Standing at an imposing 6'7", Peter Riezebos is wearing gold high-top trainers and a multi-colored blazer embellished with his own abstract artwork at his first ever museum launch in Shanghai. It comes as no surprise that this playfully dressed character describes himself as internally, "a talented child."
The exhibition, “Chinese Artifacts," is Riezebos’ first major showcase in China, open from 5-25 May at the Shanghai Duolin Museum of Modern Art. His series of abstract neo-expressionistic pieces illustrate the spirit of Chinese life and culture through a vibrant Western lens. The artist tells City Weekend: “the paintings are kind of relics …of my exploration in China…what China has done to me and what I am trying to leave here."
Netherlands-born Riezebos comes to China with a turbulent past behind him. Diagnosed with Asperger’s Syndrome, ADHD and depression during his childhood, he was eventually hospitalized for a full year at the age of 21. He describes himself during his youth as an educational misfit. "I was always drawing because I didn’t want to participate in school.”
The once introverted Riezebos now uses his art to express his innate creativity and perceptive intelligence. The lines he draws, he says, “are motivated by means of intentional rational longing and free emotional expressionism.” “Chinese Artifacts” renders in paint his mental and physical journey from the West to the East, informed constantly by his experience of a restless yet troubled youth, study of psychology, and his daily perceptions of the world around him.
He has now been living in China for three years, but those youthful influences are still dominant in Riezebos’ creative process. He tells us that his paintings are recreations of his childhood, “always something from my youth, or my academic past.” The works on display have a playful quality, often featuring cartoon-like images, painted with energetic strokes, bold shapes and raucous color.
Although he always paints from imagination, Riezebos admits that a lot of what is projected on his canvasses comes from visual experiences of Shanghai. “It’s definitely influenced by day to day life in China, whether it’s symbolism, whether it’s ancient techniques, whether it’s objects I perceive at museums.”
This literal approach to subject matter however, is not what is most important to Peter Riezebos.To him, he tells us, the biggest compliment is when people tell him they feel his emotions coming through the canvas. He states that he has no one specific influence, but draws from a multitude of experiences and influences. “I consider myself a global citizen," he explains. Reizebos brings this expressive internationalism to “Chinese Artifacts”, with a colourful Eastern twist. In a final comment made to City Weekend, he concedes: “Shanghai really has stolen my heart.”
See “Chinese Artifacts” from 5-25 May at the Shanghai Duolin Museum of Modern Art.

(Stored entries)

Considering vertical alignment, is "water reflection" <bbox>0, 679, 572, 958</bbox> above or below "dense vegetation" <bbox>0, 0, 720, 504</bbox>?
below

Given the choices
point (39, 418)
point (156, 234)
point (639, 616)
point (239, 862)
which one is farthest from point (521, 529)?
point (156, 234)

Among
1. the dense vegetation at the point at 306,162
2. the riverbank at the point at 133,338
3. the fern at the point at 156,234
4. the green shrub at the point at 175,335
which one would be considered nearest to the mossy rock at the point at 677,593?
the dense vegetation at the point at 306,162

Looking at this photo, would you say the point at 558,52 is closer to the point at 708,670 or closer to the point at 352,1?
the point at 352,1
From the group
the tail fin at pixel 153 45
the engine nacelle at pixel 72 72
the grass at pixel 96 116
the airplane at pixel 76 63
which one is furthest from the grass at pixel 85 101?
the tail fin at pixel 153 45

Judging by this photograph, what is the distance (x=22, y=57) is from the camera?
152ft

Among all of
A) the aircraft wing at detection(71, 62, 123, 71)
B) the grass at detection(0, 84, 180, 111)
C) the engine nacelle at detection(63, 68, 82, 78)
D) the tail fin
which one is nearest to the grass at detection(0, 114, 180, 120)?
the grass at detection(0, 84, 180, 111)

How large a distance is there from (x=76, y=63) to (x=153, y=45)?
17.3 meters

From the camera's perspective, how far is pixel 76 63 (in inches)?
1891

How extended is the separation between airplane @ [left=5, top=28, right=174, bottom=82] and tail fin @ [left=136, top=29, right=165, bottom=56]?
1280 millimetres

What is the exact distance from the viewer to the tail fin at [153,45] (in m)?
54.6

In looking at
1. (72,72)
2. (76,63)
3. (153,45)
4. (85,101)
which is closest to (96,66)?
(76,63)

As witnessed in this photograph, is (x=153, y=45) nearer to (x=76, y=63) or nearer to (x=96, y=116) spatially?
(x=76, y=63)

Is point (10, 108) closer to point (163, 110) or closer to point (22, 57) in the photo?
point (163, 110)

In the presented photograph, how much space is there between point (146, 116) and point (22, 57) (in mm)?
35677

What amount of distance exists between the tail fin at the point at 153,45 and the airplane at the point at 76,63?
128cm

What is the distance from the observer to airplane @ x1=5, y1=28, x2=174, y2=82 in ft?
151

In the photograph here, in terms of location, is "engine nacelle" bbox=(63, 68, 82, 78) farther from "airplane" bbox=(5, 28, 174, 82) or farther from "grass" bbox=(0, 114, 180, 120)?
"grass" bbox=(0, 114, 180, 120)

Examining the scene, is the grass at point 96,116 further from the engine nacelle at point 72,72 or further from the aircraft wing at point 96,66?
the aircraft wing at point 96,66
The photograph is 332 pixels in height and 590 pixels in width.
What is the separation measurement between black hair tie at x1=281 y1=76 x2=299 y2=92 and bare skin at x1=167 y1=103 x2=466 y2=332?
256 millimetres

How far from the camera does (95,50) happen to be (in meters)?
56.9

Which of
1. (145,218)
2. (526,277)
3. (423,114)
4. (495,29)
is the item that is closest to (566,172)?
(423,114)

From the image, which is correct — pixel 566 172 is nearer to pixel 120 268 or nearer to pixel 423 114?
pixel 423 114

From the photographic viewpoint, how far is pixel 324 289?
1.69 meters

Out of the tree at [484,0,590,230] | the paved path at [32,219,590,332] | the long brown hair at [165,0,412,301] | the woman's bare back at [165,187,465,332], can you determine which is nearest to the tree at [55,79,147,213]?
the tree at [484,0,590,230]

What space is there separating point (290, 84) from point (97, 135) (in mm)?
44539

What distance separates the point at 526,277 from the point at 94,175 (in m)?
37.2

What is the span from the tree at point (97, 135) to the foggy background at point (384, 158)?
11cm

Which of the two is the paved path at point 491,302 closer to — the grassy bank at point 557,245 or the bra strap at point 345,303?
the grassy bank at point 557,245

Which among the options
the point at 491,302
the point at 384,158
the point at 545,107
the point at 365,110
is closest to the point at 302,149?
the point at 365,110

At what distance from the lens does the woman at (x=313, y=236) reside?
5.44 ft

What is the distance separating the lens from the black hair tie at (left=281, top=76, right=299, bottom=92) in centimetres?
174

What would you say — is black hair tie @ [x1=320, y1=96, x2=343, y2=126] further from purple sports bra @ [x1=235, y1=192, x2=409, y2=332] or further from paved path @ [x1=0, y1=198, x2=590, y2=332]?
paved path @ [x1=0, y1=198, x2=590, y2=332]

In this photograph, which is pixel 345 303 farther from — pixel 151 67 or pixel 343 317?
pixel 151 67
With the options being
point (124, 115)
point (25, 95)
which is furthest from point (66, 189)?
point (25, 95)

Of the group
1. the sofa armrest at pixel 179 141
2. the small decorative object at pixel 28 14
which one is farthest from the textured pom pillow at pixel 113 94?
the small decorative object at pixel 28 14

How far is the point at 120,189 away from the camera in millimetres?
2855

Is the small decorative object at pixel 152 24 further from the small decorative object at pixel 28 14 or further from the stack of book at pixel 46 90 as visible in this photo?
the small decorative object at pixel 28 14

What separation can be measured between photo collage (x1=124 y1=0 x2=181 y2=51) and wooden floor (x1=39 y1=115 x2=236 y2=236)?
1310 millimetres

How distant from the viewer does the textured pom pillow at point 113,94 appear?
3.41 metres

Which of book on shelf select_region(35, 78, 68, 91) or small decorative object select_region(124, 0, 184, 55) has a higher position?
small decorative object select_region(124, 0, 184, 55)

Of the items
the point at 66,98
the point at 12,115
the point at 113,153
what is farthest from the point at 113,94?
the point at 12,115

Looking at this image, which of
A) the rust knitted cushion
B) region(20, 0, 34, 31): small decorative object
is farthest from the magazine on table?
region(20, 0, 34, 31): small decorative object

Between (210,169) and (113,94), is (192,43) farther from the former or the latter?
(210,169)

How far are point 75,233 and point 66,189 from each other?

→ **Work item A**
In the Riezebos article, how long has the artist been living in China?
→ **Work item B**
Quote the stretch of the Riezebos article from "He has now been" through "and raucous color.".
Draw only on the Riezebos article and disregard the rows.

→ **Problem solution A**
Three years.

→ **Problem solution B**
He has now been living in China for three years, but those youthful influences are still dominant in Riezebos’ creative process. He tells us that his paintings are recreations of his childhood, “always something from my youth, or my academic past.” The works on display have a playful quality, often featuring cartoon-like images, painted with energetic strokes, bold shapes and raucous color.